▸ **What the task requires**: Excluding pictures, reproduce word for word the lines from the one containing "Fender American Pro" through the end of the material below.

::::::

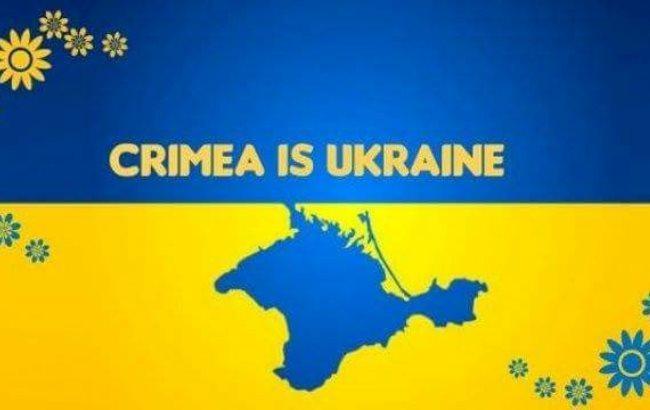 Британське видання Daily Mail змінило думку щодо приналежності Криму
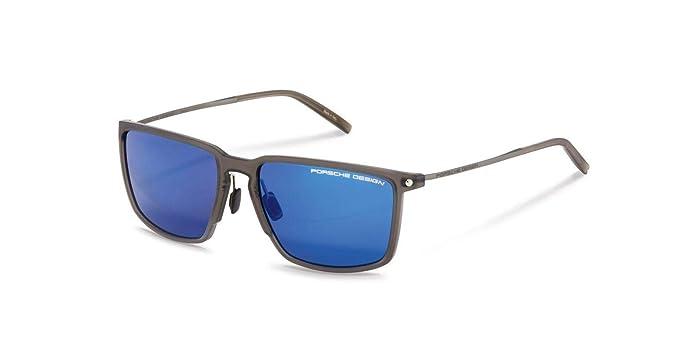 Amazon.com: Auténtico Porsche Design P 8661 D - Gafas de sol ...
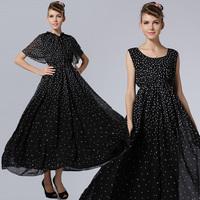 Vestido De Festa Real 2015 New Dandelion Cape Prom Dress Cocktail Party Empire Yes Chiffon Ankle-length Black Women Dresses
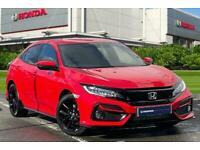 2021 Honda Civic 1.5 VTEC Turbo Sport CVT (s/s) 5dr Auto Hatchback Petrol Automa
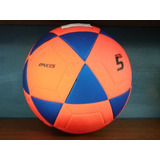 Balon De Futbol Tamanaco N° 5 Mod. Estrella
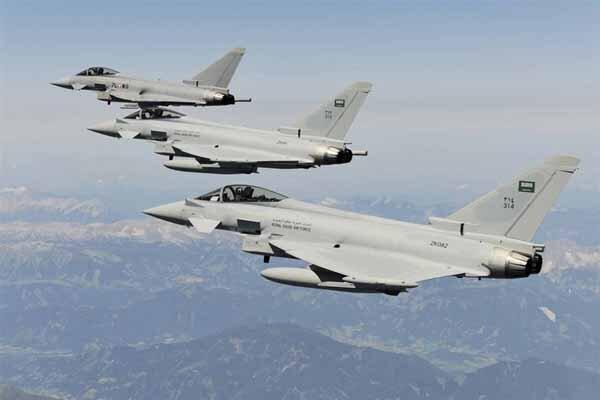 حملات جنگنده های سعودی به صعده یمن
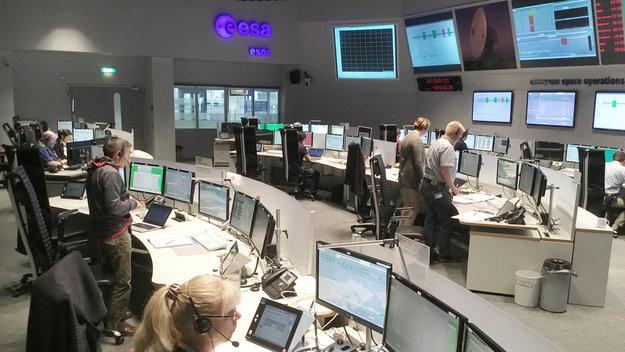 Mars_team_large.jpg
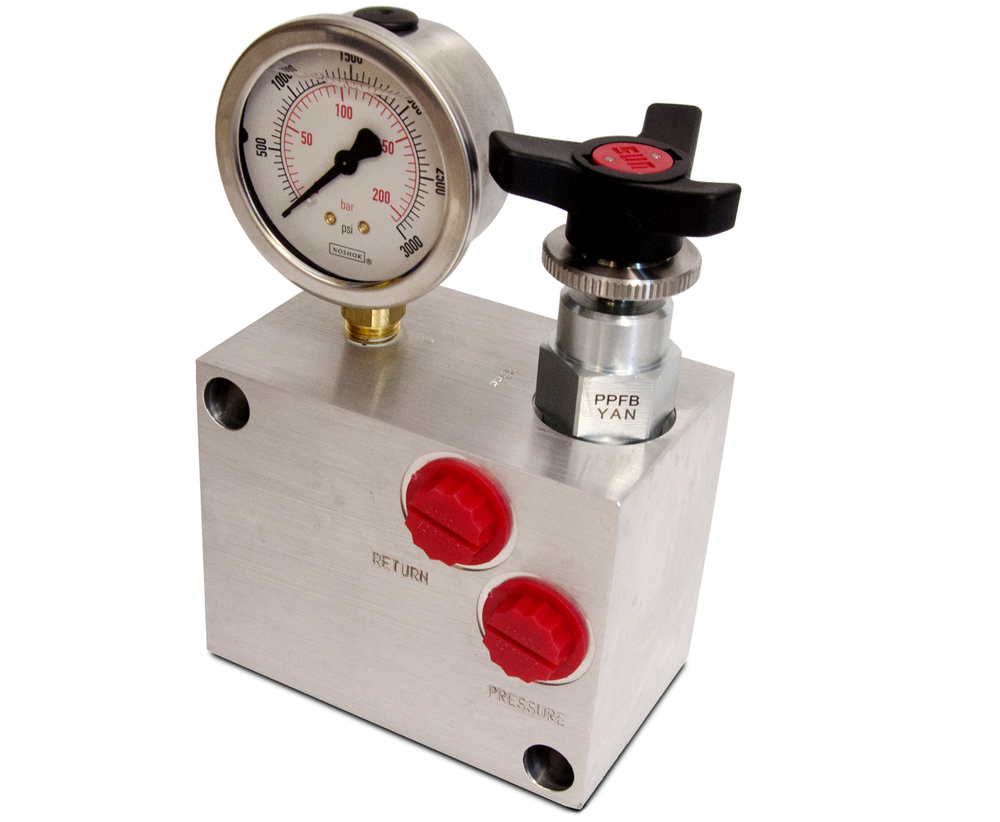 ZRX MANUAL CONTROL VALVE WITH PRESSURE GAUGE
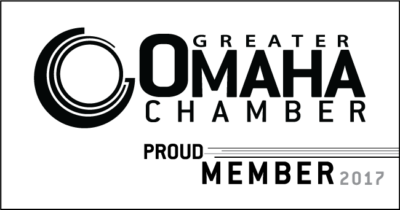Greater Omaha Chamber Proud Member 2017
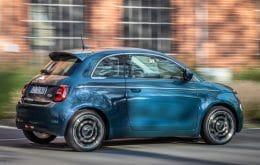 Fiat 500e: hatch 100% elétrico é lançado no Brasil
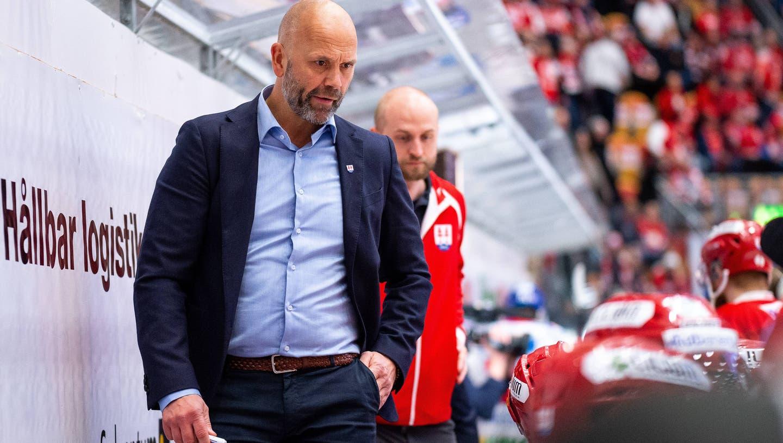 Tommy Sjödin wird per sofort Assistenztrainer des EHC Olten – er soll die Verteidiger besser machen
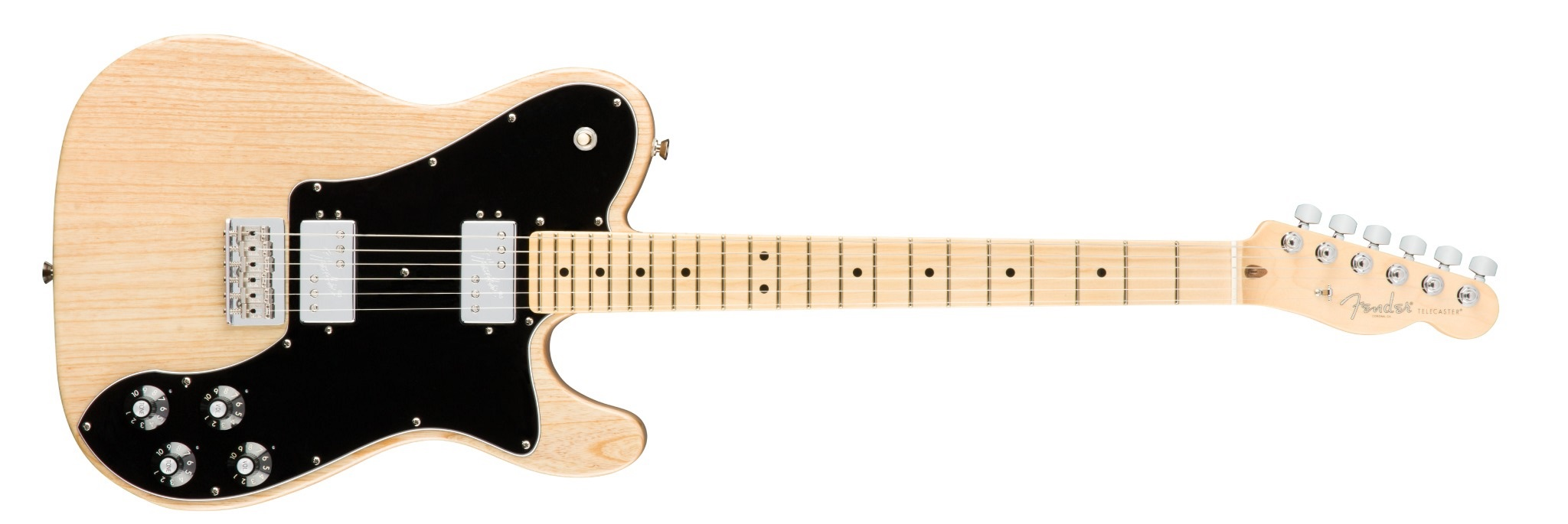 Fender American Pro Telecaster DLX Shawbuckers MN NAT ASH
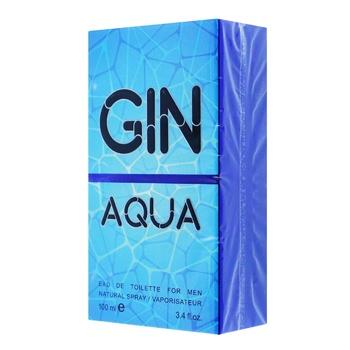 Туалетная Аромат Gin Aqua вода для мужчин 100мл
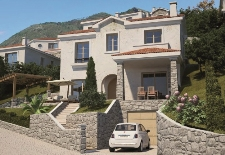 One to three bedroom villas at Sea Breeze in Kotor Bay, Montenegro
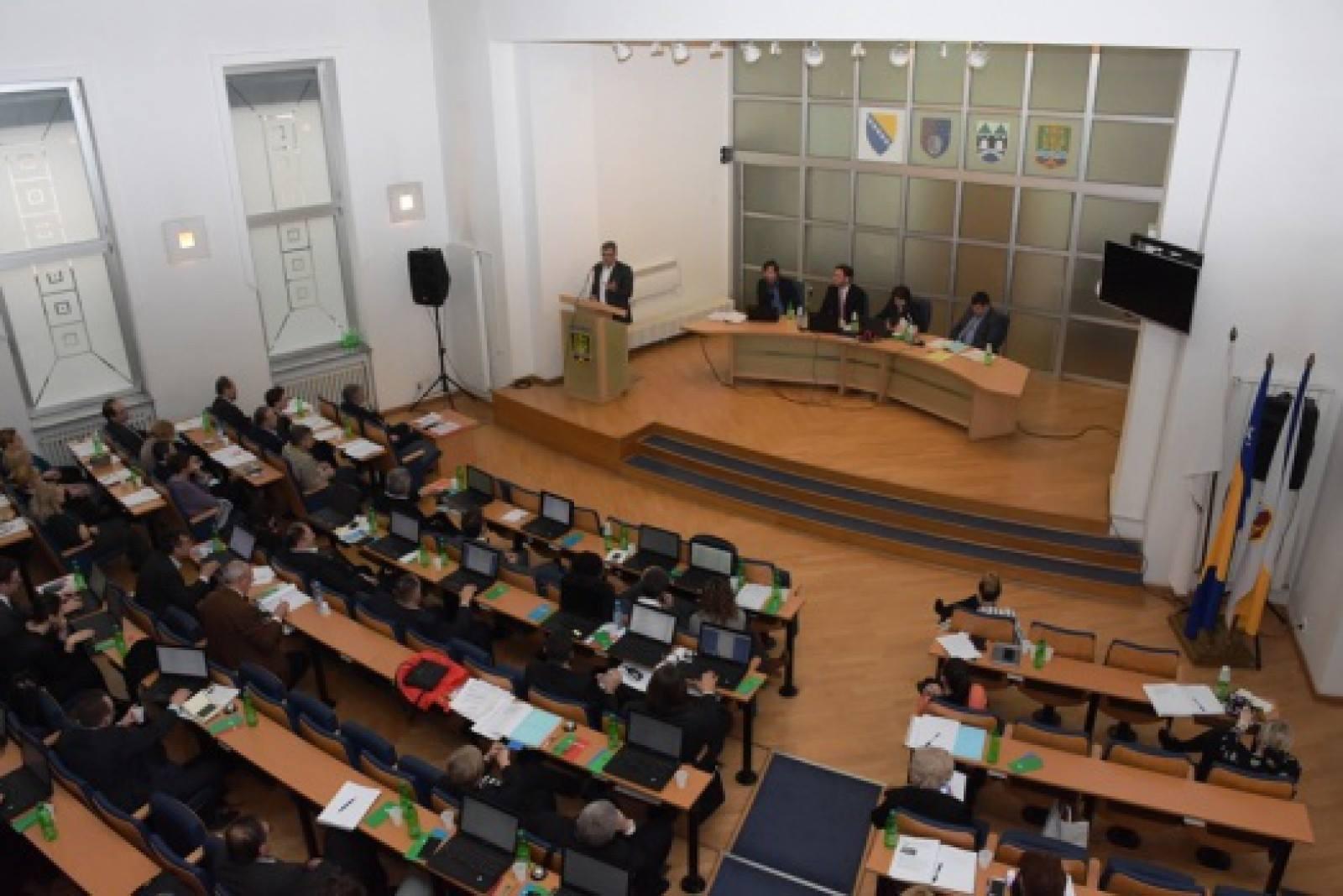 Poziv svim strankama u Općini Centar da glasaju protiv osnivanja CENTAR INVEST d.o.o.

::::::

▸ **Answer box**:
 Fender American Pro Telecaster DLX Shawbuckers MN NAT ASH
 Туалетная Аромат Gin Aqua вода для мужчин 100мл
 One to three bedroom villas at Sea Breeze in Kotor Bay, Montenegro
 Poziv svim strankama u Općini Centar da glasaju protiv osnivanja CENTAR INVEST d.o.o.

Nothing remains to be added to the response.